Kort na de Tweede Wereldoorlog hebben de Nederlandse en Belgische overheden besloten dat er een geüniformeerde spelling moest zijn, die in Nederland werd vastgelegd in de Spellingswet 1947. Deze trad in 1954 in werking en voldeed uitstekend, maar sommigen maakten bezwaar tegen het verschijnsel ‘voorkeurspelling’ en oordeelden dat het onderscheid tussen mannelijke en vrouwelijke woorden niet langer van deze tijd was. Dus werd de wet in de jaren negentig gewijzigd; de nieuwe regels werden gepubliceerd in het Spellingsbesluit 1995 en vervolgens aan de burger uitgelegd in Het Groene Boekje. Helaas is dat zó gebruiksonvriendelijk dat het fouten in de hand werkt.
1995
Ik werd voor het eerst met het probleem geconfronteerd bij de correctie van mijn boek De randen van de aarde. Daarna zijn vijf van mijn eigen boeken door persklaarmakers en correctoren bekeken, heb ik zelf artikelen en boeken geredigeerd en heb ik ook wel eens een corrector gecorrigeerd. Ik wil niet zeggen dat ik de grootste spellingsexpert van ons taalgebied ben, maar kan wel voorbeelden aanhalen die zich in de praktijk hebben voorgedaan.
Ik ben bijvoorbeeld van beroep oudhistoricus, iemand die de Oudheid bestudeert. Het Groene Boekje van 1995 vermeldde alleen de oud-historicus, iemand die met het vak is gestopt. De reden hiervoor was dat het niet alle, maar de meest voorkomende woorden bevatte en er nu eenmaal meer gepensioneerde geschiedenisleraren zijn dan docenten oude geschiedenis. Helaas herkende niet iedereen de onvolledigheid van de woordenlijst. Sommige oudhistorici gingen oud-historicus schrijven of zich, als men begreep dat dit onjuist was, aanduiden als klassiek historicus. Zelfs universitair medewerkers, intelligente mensen toch, hadden niet door dat de woordenlijst gewoon onvolledig was.

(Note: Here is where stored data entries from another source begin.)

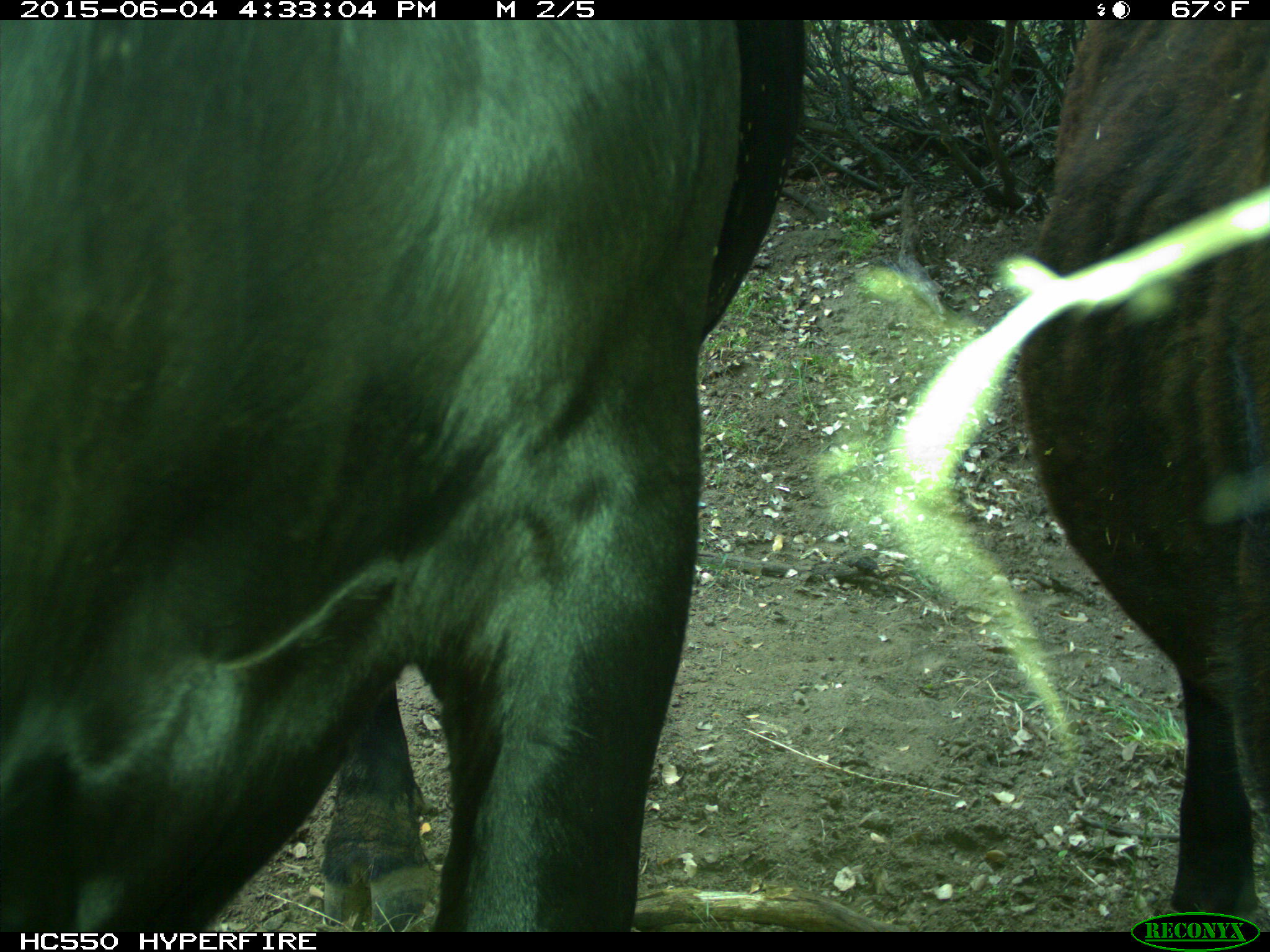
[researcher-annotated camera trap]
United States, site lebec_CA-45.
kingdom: Animalia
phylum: Chordata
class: Mammalia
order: Artiodactyla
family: Bovidae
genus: Bos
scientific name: Bos taurus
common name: domestic cow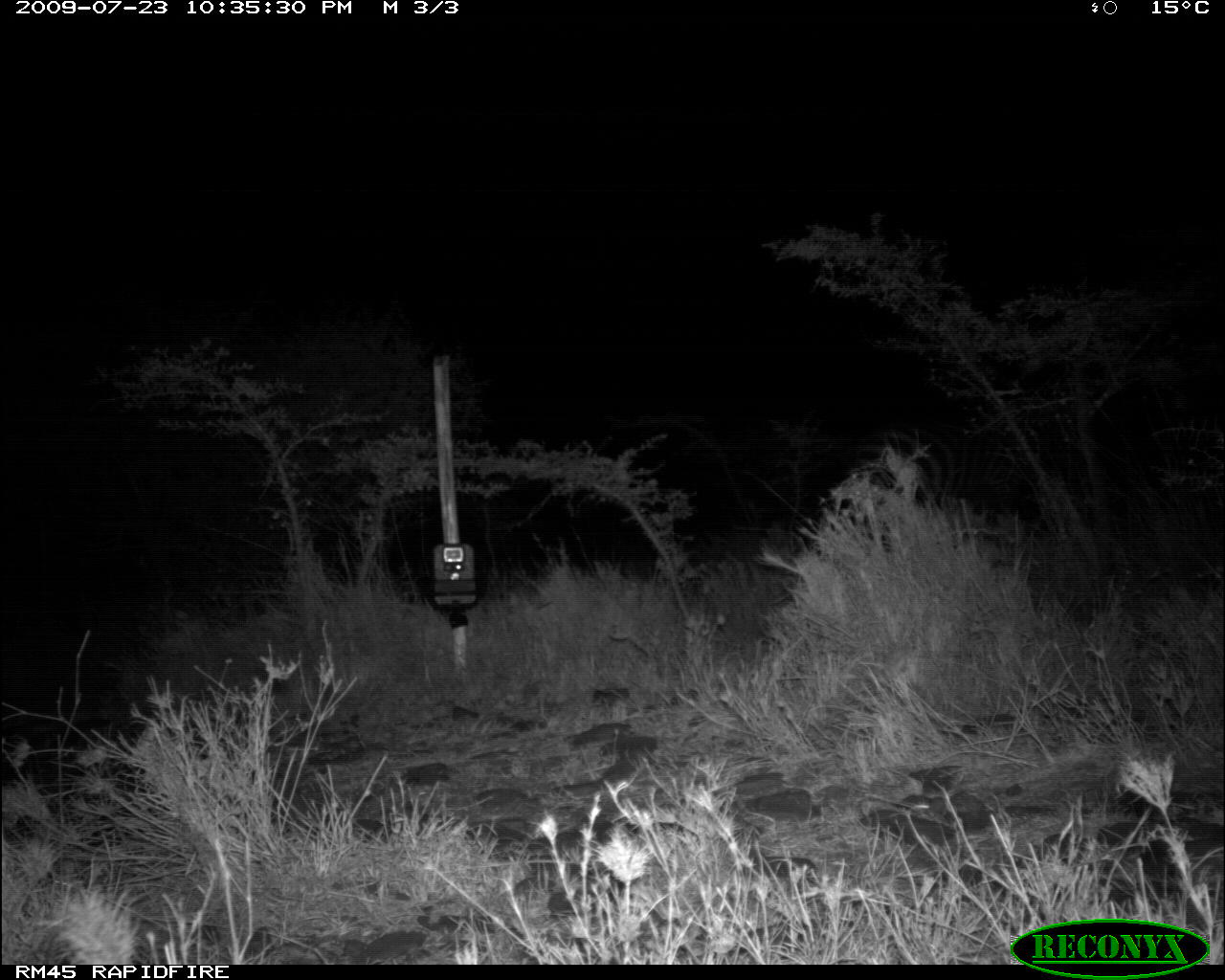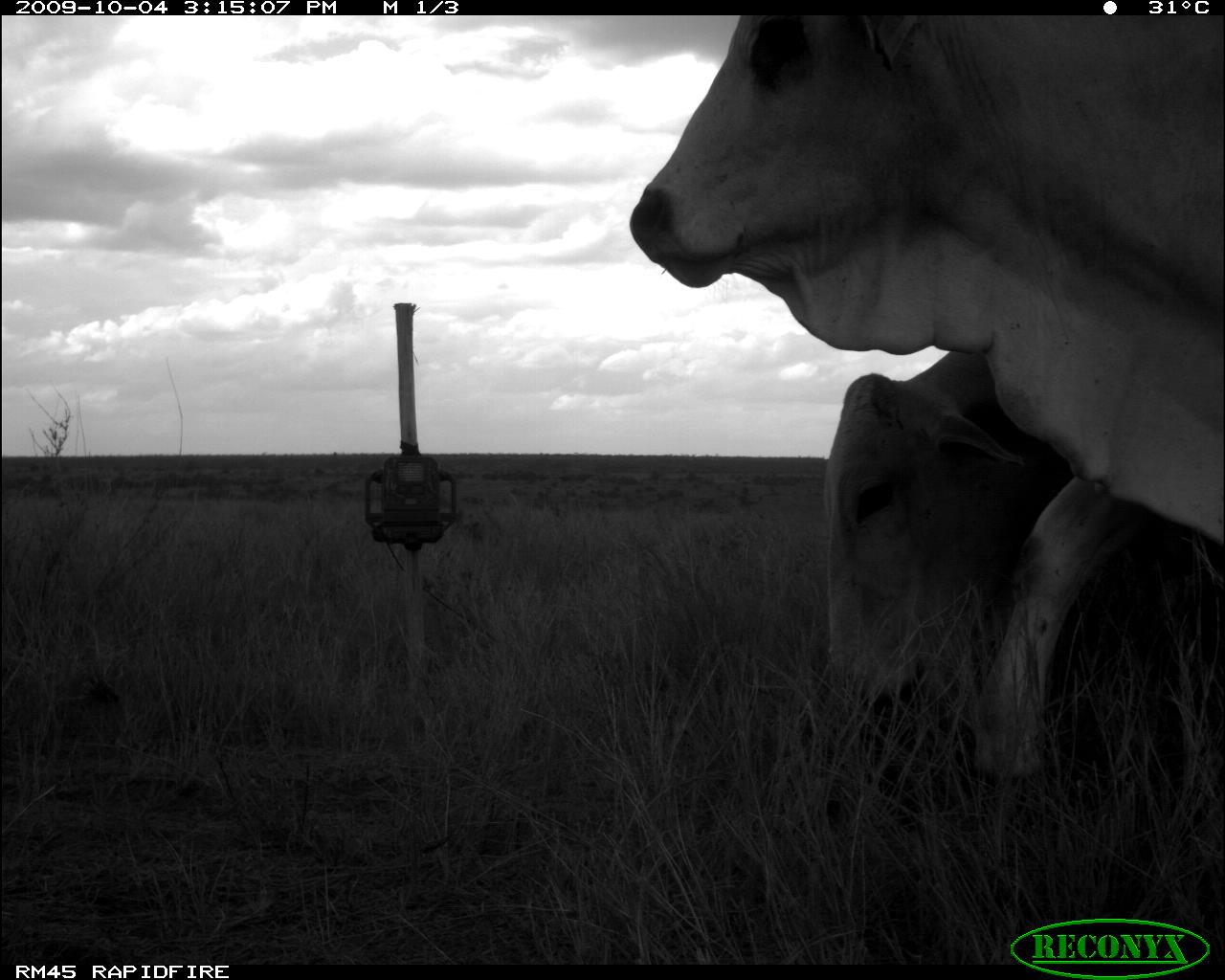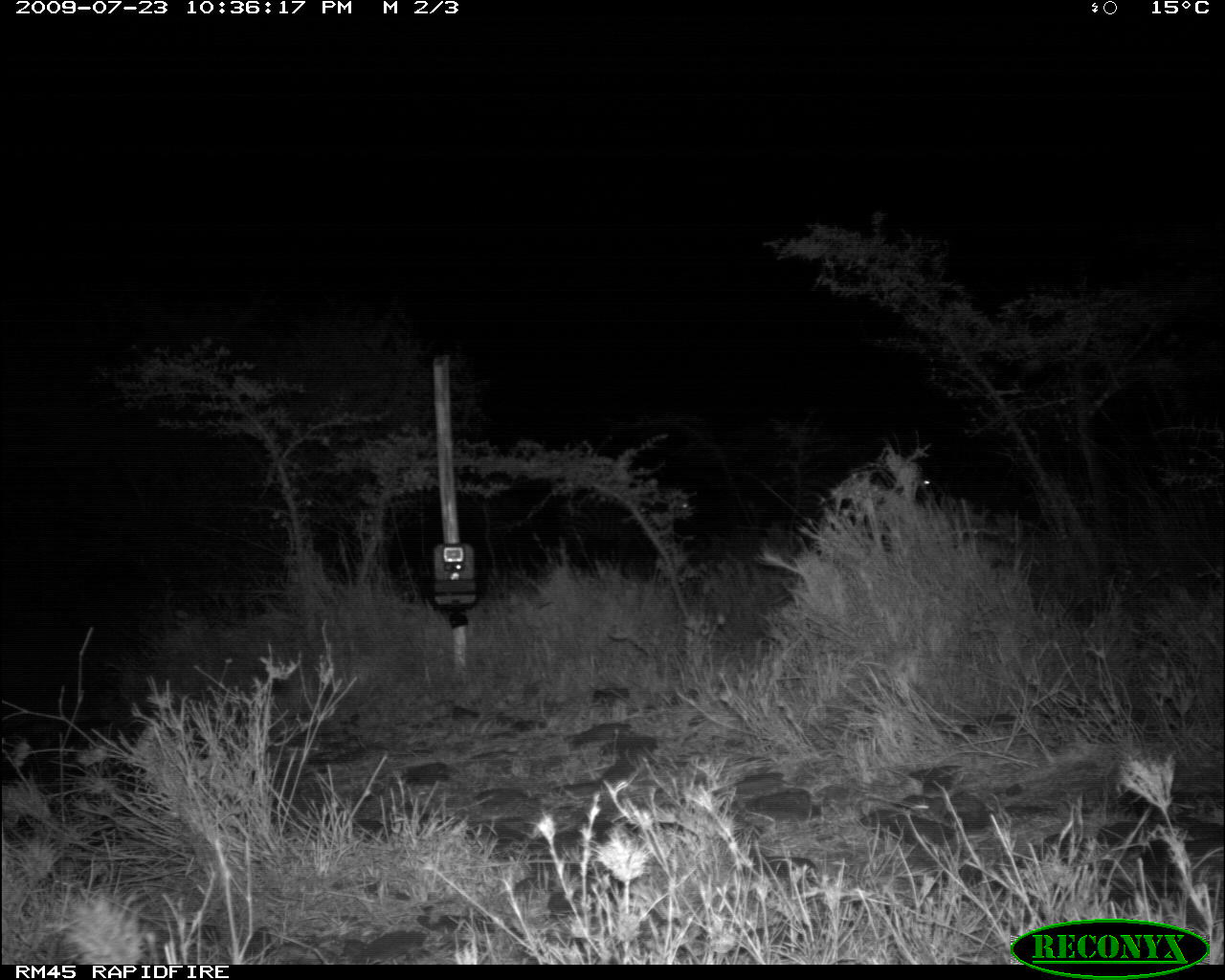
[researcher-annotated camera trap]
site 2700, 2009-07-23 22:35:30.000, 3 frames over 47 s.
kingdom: Animalia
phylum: Chordata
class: Mammalia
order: Perissodactyla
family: Equidae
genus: Equus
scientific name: Equus quagga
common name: plains zebra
Equus quagga (plains zebra), count 1.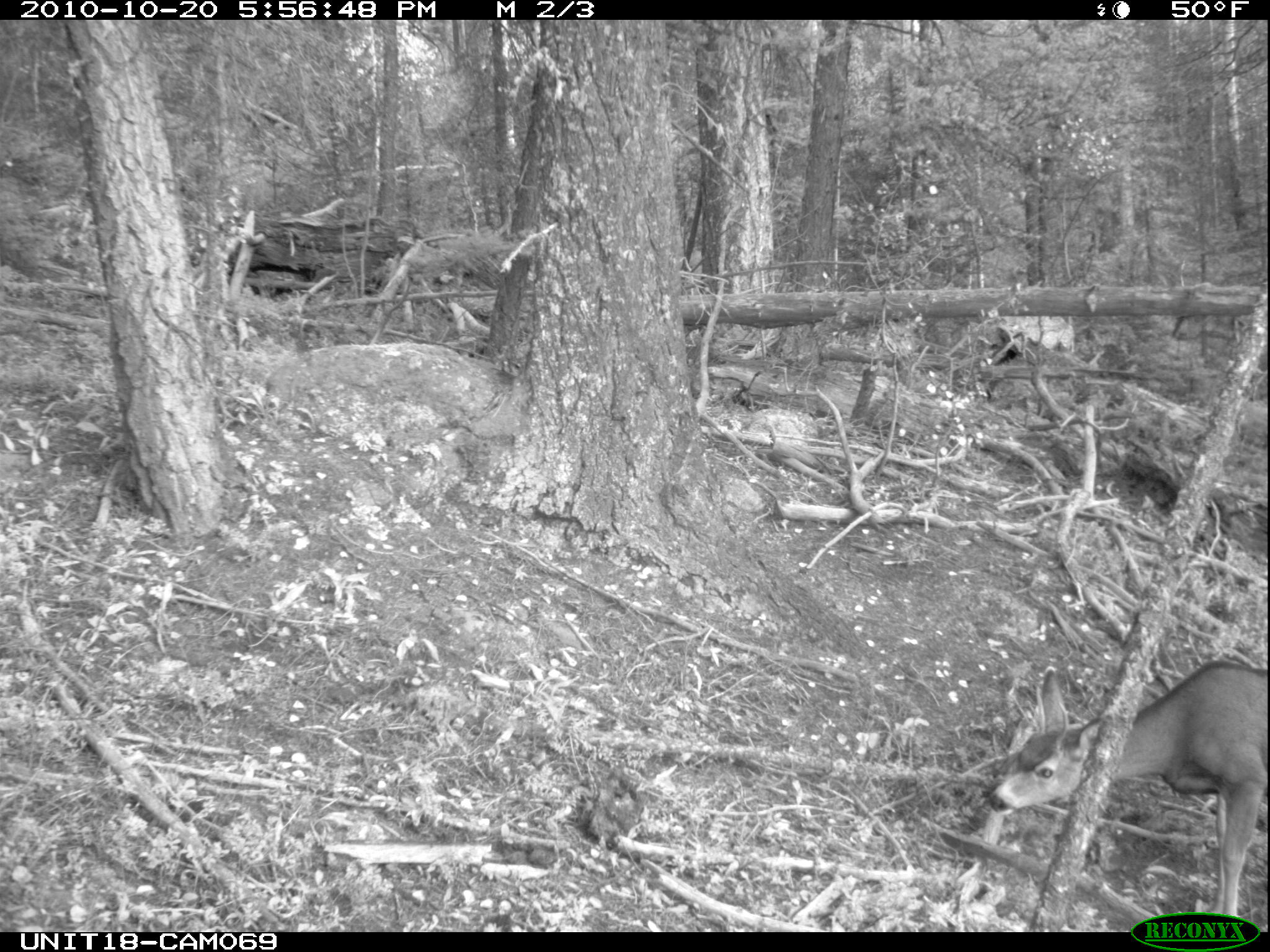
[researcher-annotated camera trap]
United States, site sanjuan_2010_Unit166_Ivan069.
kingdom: Animalia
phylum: Chordata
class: Mammalia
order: Artiodactyla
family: Cervidae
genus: Odocoileus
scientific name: Odocoileus hemionus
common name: mule deer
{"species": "Odocoileus hemionus (mule deer)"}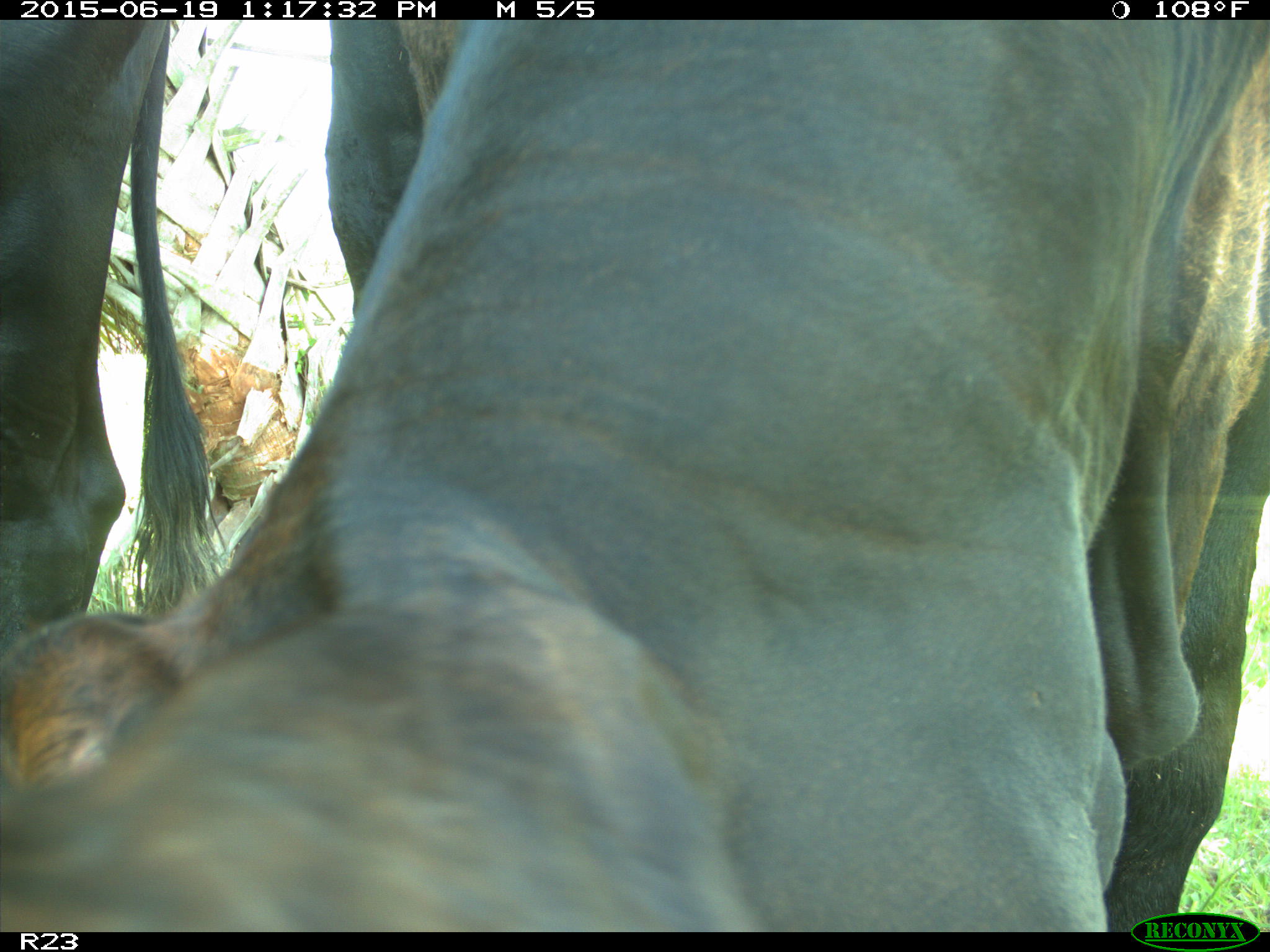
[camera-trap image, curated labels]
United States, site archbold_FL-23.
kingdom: Animalia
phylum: Chordata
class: Aves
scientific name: Aves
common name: birds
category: unidentified bird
Unidentified bird (birds) (Aves).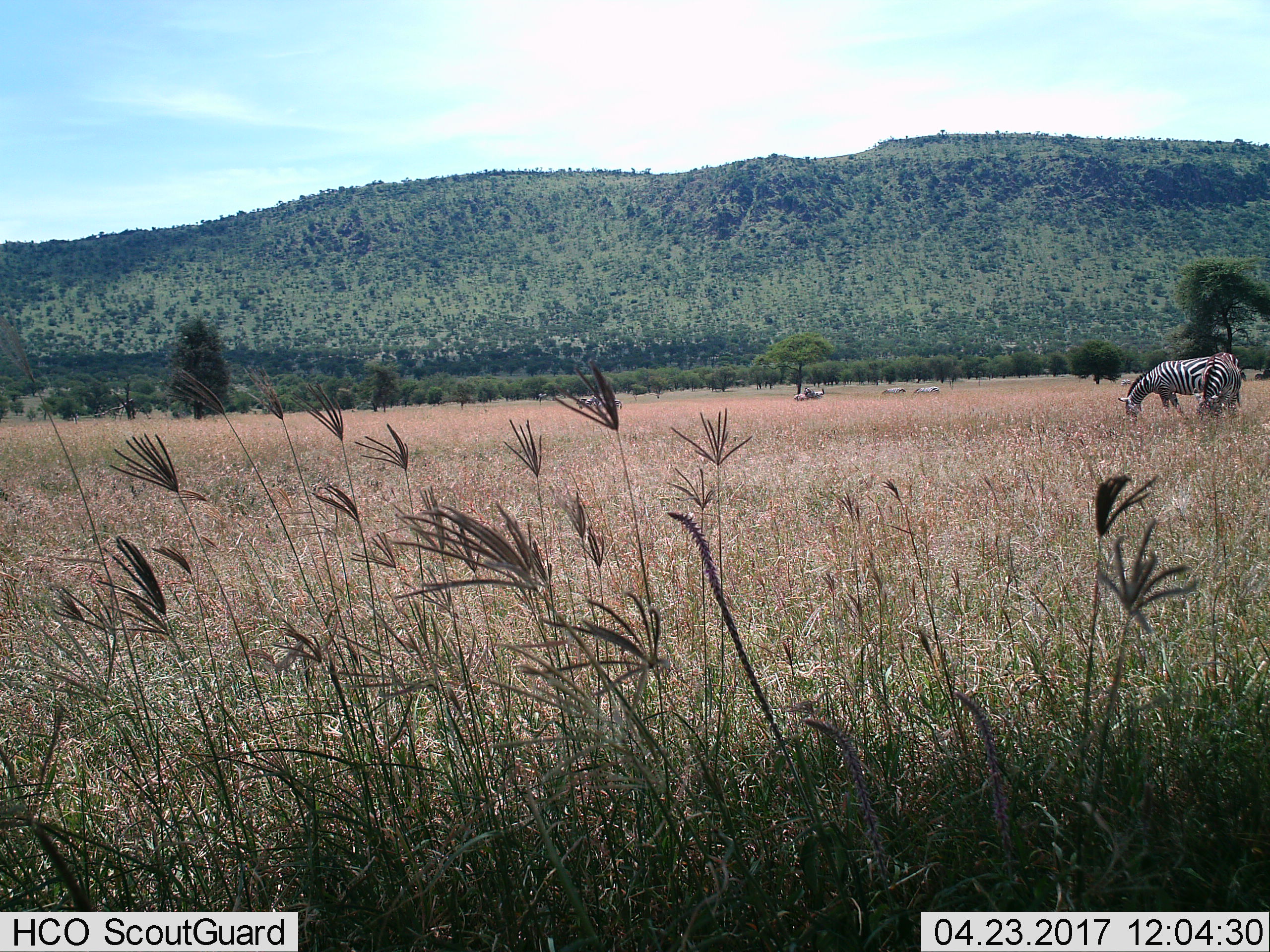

Een andere kwestie was jood. De regel was simpel: met een hoofdletter als het volk was bedoeld – en dat is in de Oudheid meestal het geval – en zonder hoofdletter als het ging over religie. Maar de groene woordenlijst noemde alleen jood, en hoewel de regel in het voorwoord duidelijk stond uitgelegd, ging menigeen ervan uit dat overal een kleine letter moest worden gebruikt. Het Groene Boekje had wel meer problemen met judaica: zo moest messias met een hoofdletter omdat het een aspect van het goddelijke weergaf, wat weliswaar in lijn is met de christelijke opvatting dat Christus de tweede persoon is van de heilige Drie-eenheid, maar in strijd was met vrijwel alle joodse messianologieën. En dan was er nog het tijdvak dat ik bestudeer, de Oudheid. Dat woord mocht dan minder vaak worden gebruikt dan oudheid als synoniem van ouderdom, maar dat vormde nog geen reden om het tijdperk te beroven van zijn hoofdletter. De gebruiker van het Groene Boekje zou beter hebben kunnen weten, want het vermeldde wel Middeleeuwen.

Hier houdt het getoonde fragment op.